An unrectified case of injustice has a terrible way of lingering, restlessly, in the social atmosphere like an unfinished question.

Mary McCarthy (1912 - 1989)




Philanthropy is commendable, but it must not cause the philanthropist to overlook the circumstances of economic injustice which make philanthropy necessary.

Martin Luther King Jr (1929 - 1968)



Injustice anywhere is a threat to justice everywhere.

Martin Luther King Jr (1929 - 1968)



An individual who breaks a law that conscience tells him is unjust, and who willingly accepts the penalty of imprisonment in order to arouse the conscience of the community over its injustice, is in reality expressing the highest respect for the law.

Martin Luther King Jr (1929 - 1968)




One who breaks an unjust law that conscience tells him is unjust, and who willingly accepts the penalty of imprisonment in order to arouse the conscience of the community over its injustice, is in reality expressing the highest respect for law.

Martin Luther King Jr (1929 - 1968)




I am in Birmingham because injustice is here. Just as the eighth century prophets left their little villages and carried their "thus saith the Lord" far beyond the boundaries of their home towns; and just as the Apostle Paul left his little village of Tarsus and carried the gospel of Jesus Christ to practically every hamlet and city of the Graeco-Roman world, I too am compelled to carry the gospel of freedom beyond my particular home town. Like Paul, I must constantly respond to the Macedonian call for aid.

Martin Luther King Jr (1929 - 1968)




A just law is a man-made code that squares with the moral law or the law of God. An unjust law is a code that is out of harmony with the moral law. To put it in the terms of Saint Thomas Aquinas, an unjust law is a human law that is not rooted in eternal and natural law.

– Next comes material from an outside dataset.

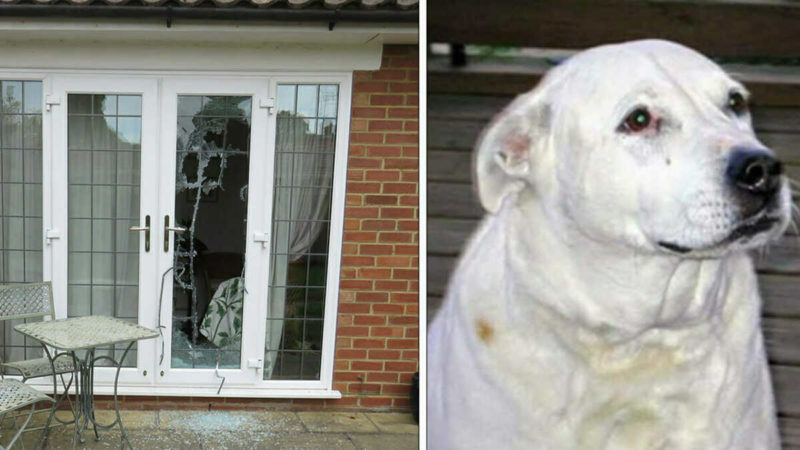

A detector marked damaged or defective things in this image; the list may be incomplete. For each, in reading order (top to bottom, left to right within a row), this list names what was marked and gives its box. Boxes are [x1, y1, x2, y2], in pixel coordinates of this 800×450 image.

Martin Luther King Jr (1929 - 1968)





Was not Jesus an extremist for love - "Love your enemies, bless them that curse you, pray for them that despitefully use you." Was not Amos an extremist for justice - "Let justice roll down like waters and righteousness like a mighty stream." Was not Paul an extremist for the gospel of Jesus Christ - "I bear in my body the marks of the Lord Jesus." Was not Martin Luther an extremist - "Here I stand; I can do none other so help me God." Was not John Bunyan an extremist - "I will stay in jail to the end of my days before I make a butchery of my conscience." Was not Abraham Lincoln an extremist - "This nation cannot survive half slave and half free." Was not Thomas Jefferson an extremist - "We hold these truths to be self-evident, that all men are created equal." So the question is not whether we will be extremist but what kind of extremist will we be. Will we be extremists for hate or will we be extremists for love? Will we be extremists for the preservation of injustice - or will we be extremists for the cause of justice? In that dramatic scene on Calvary's hill, three men were crucified. We must not forget that all three were crucified for the same crime -the crime of extremism. Two were extremists for immorality, and thusly fell below their environment. The other, Jesus Christ, was an extremist for love, truth and goodness, and thereby rose above his environment.

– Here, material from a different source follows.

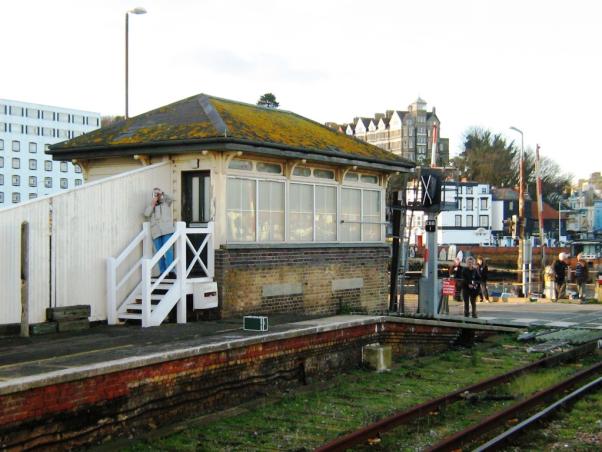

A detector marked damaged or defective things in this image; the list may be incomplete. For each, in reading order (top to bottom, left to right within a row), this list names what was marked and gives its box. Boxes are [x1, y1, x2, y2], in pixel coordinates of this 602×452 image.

rusty rail [314, 342, 596, 452]
rusty rail [424, 360, 600, 452]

Martin Luther King Jr (1929 - 1968)




I submit that an individual who breaks the law that conscience tells him is unjust and willingly accepts the penalty by staying in jail to arouse the conscience of the community over its injustice, is in reality expressing the very highest respect for law.

Martin Luther King Jr (1929 - 1968)





Of course, there is nothing new about this kind of civil disobedience. It was seen sublimely in the refusal of Shadrach, Meshach and Abednego to obey the laws of Nebuchadnezzar because a higher moral law was involved. It was practiced superbly by the early Christians who were willing to face hungry lions and the excruciating pain of chopping blocks, before submitting to certain unjust laws of the Roman empire.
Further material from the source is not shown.